**WHAT THE TASK ASKS**
Go through the records and transcribe them exactly, passing over any picture.

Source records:

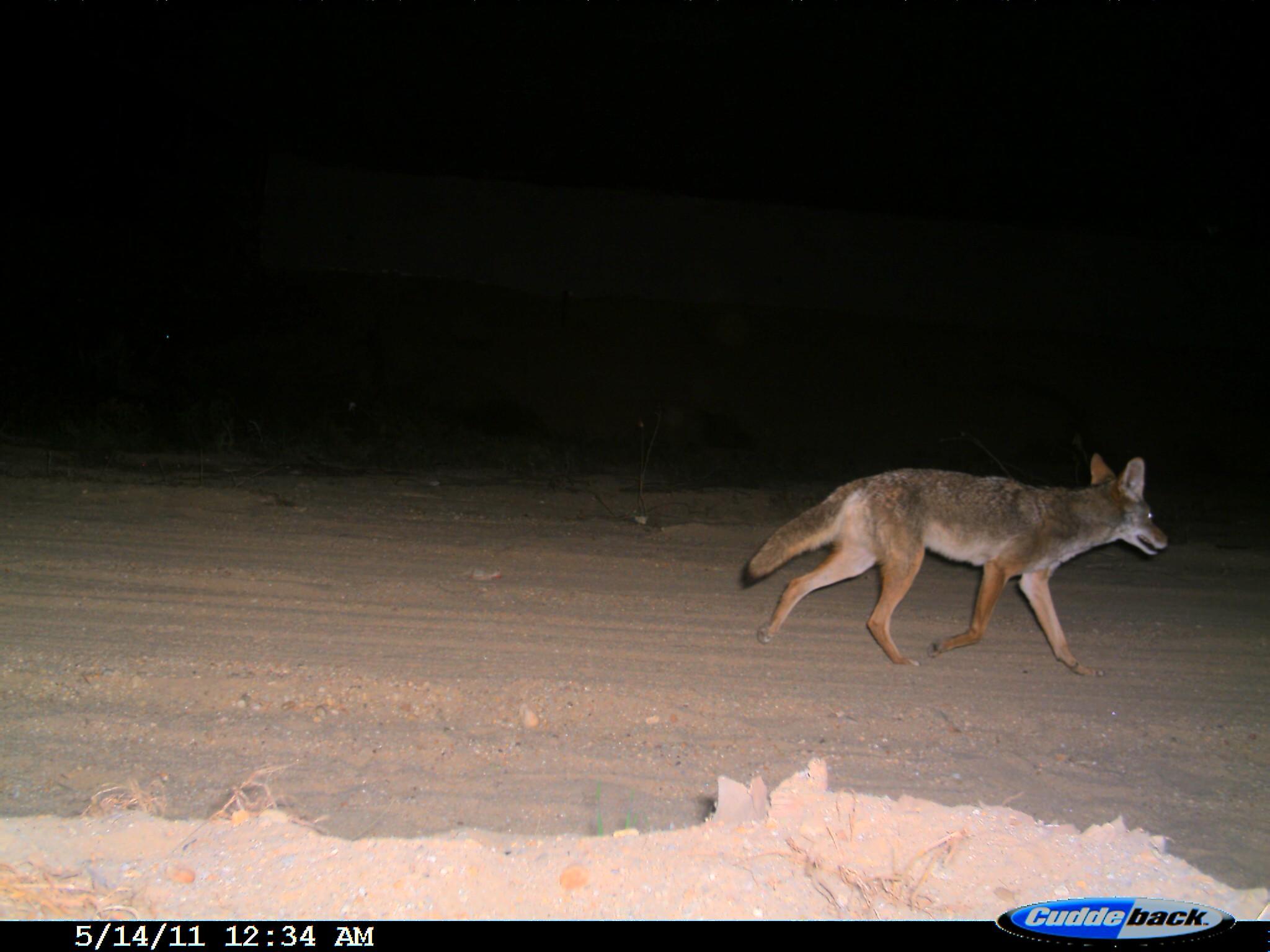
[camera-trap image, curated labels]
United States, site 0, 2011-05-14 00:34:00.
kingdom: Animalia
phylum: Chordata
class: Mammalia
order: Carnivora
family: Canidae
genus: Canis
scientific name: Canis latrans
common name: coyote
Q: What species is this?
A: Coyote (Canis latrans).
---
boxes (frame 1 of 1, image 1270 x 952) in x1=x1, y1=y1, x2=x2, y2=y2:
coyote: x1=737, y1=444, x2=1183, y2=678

**EXERCISE RESULT**
[camera-trap image, curated labels]
United States, site 0, 2011-05-14 00:34:00.
kingdom: Animalia
phylum: Chordata
class: Mammalia
order: Carnivora
family: Canidae
genus: Canis
scientific name: Canis latrans
common name: coyote
Q: What species is this?
A: Coyote (Canis latrans).
---
boxes (frame 1 of 1, image 1270 x 952) in x1=x1, y1=y1, x2=x2, y2=y2:
coyote: x1=737, y1=444, x2=1183, y2=678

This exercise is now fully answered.